#### WORK TO BE COMPLETED
Everything from the line with "Mopar® - Front" through the last line of the data below should be copied exactly, apart from the pictures.

#### COLLECTED DATA
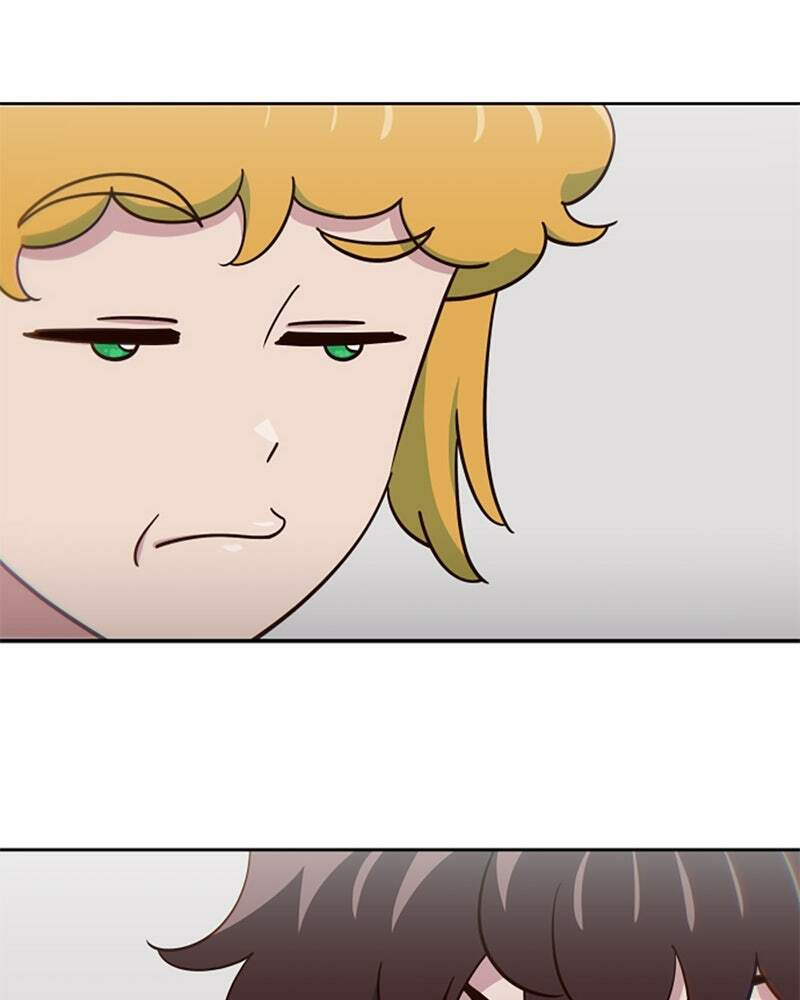 A High School Girl Is a God, But I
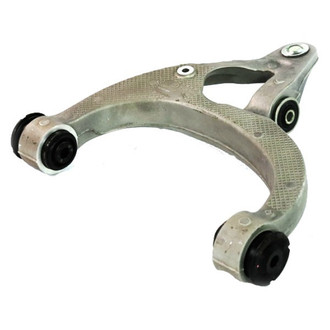 Mopar® - Front Driver Side Lower Control Arm and Ball Joint Assembly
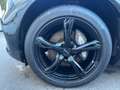 Mercedes-Benz EQC 400 4MATIC Austria Edition ACC Sport S-Sitz Schwarz - thumbnail 11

#### WRITTEN ANSWER
 Mopar® - Front Driver Side Lower Control Arm and Ball Joint Assembly
 Mercedes-Benz EQC 400 4MATIC Austria Edition ACC Sport S-Sitz Schwarz - thumbnail 11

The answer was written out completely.